• [Work item]: The full set of records below is to be reproduced without a single alteration.

=== Section Start ===

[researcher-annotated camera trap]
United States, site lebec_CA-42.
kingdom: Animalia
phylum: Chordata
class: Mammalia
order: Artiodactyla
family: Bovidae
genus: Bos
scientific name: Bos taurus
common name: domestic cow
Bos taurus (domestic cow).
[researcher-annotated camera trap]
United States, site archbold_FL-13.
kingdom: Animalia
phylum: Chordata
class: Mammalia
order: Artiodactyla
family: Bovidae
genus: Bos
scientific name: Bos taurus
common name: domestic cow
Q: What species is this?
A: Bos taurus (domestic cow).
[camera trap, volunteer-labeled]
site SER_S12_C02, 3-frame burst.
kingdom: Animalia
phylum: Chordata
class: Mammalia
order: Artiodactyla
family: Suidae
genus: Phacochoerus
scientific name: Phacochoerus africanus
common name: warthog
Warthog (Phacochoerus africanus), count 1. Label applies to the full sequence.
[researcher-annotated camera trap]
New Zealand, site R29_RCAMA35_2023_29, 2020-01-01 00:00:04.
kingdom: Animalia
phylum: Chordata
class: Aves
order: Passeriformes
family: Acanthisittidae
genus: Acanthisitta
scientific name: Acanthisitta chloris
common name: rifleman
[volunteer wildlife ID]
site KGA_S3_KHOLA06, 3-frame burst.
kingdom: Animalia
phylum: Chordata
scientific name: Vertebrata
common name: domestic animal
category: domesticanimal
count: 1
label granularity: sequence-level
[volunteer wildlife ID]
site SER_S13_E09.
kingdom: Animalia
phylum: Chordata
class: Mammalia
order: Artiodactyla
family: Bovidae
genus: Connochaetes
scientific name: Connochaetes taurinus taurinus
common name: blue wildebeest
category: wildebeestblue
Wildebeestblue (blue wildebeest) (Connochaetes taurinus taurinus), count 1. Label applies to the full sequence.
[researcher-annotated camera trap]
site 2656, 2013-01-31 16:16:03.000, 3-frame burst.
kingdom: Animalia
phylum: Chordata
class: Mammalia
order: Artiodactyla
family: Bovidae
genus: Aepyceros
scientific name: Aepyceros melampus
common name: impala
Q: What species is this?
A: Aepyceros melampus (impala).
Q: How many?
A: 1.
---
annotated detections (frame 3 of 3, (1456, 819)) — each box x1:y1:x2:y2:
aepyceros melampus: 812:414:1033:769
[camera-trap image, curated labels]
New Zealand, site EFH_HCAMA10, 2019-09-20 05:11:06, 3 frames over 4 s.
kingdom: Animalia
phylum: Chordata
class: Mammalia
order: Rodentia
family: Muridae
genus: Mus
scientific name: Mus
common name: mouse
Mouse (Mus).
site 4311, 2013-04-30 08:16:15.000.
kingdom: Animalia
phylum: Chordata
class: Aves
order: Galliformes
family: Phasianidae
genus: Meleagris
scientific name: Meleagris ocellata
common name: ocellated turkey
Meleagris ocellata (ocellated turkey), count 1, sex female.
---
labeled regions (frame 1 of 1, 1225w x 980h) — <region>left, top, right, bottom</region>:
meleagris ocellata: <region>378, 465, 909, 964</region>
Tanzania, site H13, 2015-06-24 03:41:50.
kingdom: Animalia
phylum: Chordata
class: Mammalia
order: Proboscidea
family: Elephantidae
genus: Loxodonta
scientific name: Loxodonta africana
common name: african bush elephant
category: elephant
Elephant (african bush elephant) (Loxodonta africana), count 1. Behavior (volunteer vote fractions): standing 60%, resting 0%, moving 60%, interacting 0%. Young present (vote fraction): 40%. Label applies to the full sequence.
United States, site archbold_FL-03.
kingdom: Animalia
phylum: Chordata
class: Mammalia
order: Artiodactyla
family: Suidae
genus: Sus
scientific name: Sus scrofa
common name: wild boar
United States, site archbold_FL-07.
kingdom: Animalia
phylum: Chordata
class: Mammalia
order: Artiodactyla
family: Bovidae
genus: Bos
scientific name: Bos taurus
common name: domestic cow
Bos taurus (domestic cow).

=== Section End ===

• [Written answer]:
[researcher-annotated camera trap]
United States, site lebec_CA-42.
kingdom: Animalia
phylum: Chordata
class: Mammalia
order: Artiodactyla
family: Bovidae
genus: Bos
scientific name: Bos taurus
common name: domestic cow
Bos taurus (domestic cow).
[researcher-annotated camera trap]
United States, site archbold_FL-13.
kingdom: Animalia
phylum: Chordata
class: Mammalia
order: Artiodactyla
family: Bovidae
genus: Bos
scientific name: Bos taurus
common name: domestic cow
Q: What species is this?
A: Bos taurus (domestic cow).
[camera trap, volunteer-labeled]
site SER_S12_C02, 3-frame burst.
kingdom: Animalia
phylum: Chordata
class: Mammalia
order: Artiodactyla
family: Suidae
genus: Phacochoerus
scientific name: Phacochoerus africanus
common name: warthog
Warthog (Phacochoerus africanus), count 1. Label applies to the full sequence.
[researcher-annotated camera trap]
New Zealand, site R29_RCAMA35_2023_29, 2020-01-01 00:00:04.
kingdom: Animalia
phylum: Chordata
class: Aves
order: Passeriformes
family: Acanthisittidae
genus: Acanthisitta
scientific name: Acanthisitta chloris
common name: rifleman
[volunteer wildlife ID]
site KGA_S3_KHOLA06, 3-frame burst.
kingdom: Animalia
phylum: Chordata
scientific name: Vertebrata
common name: domestic animal
category: domesticanimal
count: 1
label granularity: sequence-level
[volunteer wildlife ID]
site SER_S13_E09.
kingdom: Animalia
phylum: Chordata
class: Mammalia
order: Artiodactyla
family: Bovidae
genus: Connochaetes
scientific name: Connochaetes taurinus taurinus
common name: blue wildebeest
category: wildebeestblue
Wildebeestblue (blue wildebeest) (Connochaetes taurinus taurinus), count 1. Label applies to the full sequence.
[researcher-annotated camera trap]
site 2656, 2013-01-31 16:16:03.000, 3-frame burst.
kingdom: Animalia
phylum: Chordata
class: Mammalia
order: Artiodactyla
family: Bovidae
genus: Aepyceros
scientific name: Aepyceros melampus
common name: impala
Q: What species is this?
A: Aepyceros melampus (impala).
Q: How many?
A: 1.
---
annotated detections (frame 3 of 3, (1456, 819)) — each box x1:y1:x2:y2:
aepyceros melampus: 812:414:1033:769
[camera-trap image, curated labels]
New Zealand, site EFH_HCAMA10, 2019-09-20 05:11:06, 3 frames over 4 s.
kingdom: Animalia
phylum: Chordata
class: Mammalia
order: Rodentia
family: Muridae
genus: Mus
scientific name: Mus
common name: mouse
Mouse (Mus).
site 4311, 2013-04-30 08:16:15.000.
kingdom: Animalia
phylum: Chordata
class: Aves
order: Galliformes
family: Phasianidae
genus: Meleagris
scientific name: Meleagris ocellata
common name: ocellated turkey
Meleagris ocellata (ocellated turkey), count 1, sex female.
---
labeled regions (frame 1 of 1, 1225w x 980h) — <region>left, top, right, bottom</region>:
meleagris ocellata: <region>378, 465, 909, 964</region>
Tanzania, site H13, 2015-06-24 03:41:50.
kingdom: Animalia
phylum: Chordata
class: Mammalia
order: Proboscidea
family: Elephantidae
genus: Loxodonta
scientific name: Loxodonta africana
common name: african bush elephant
category: elephant
Elephant (african bush elephant) (Loxodonta africana), count 1. Behavior (volunteer vote fractions): standing 60%, resting 0%, moving 60%, interacting 0%. Young present (vote fraction): 40%. Label applies to the full sequence.
United States, site archbold_FL-03.
kingdom: Animalia
phylum: Chordata
class: Mammalia
order: Artiodactyla
family: Suidae
genus: Sus
scientific name: Sus scrofa
common name: wild boar
United States, site archbold_FL-07.
kingdom: Animalia
phylum: Chordata
class: Mammalia
order: Artiodactyla
family: Bovidae
genus: Bos
scientific name: Bos taurus
common name: domestic cow
Bos taurus (domestic cow).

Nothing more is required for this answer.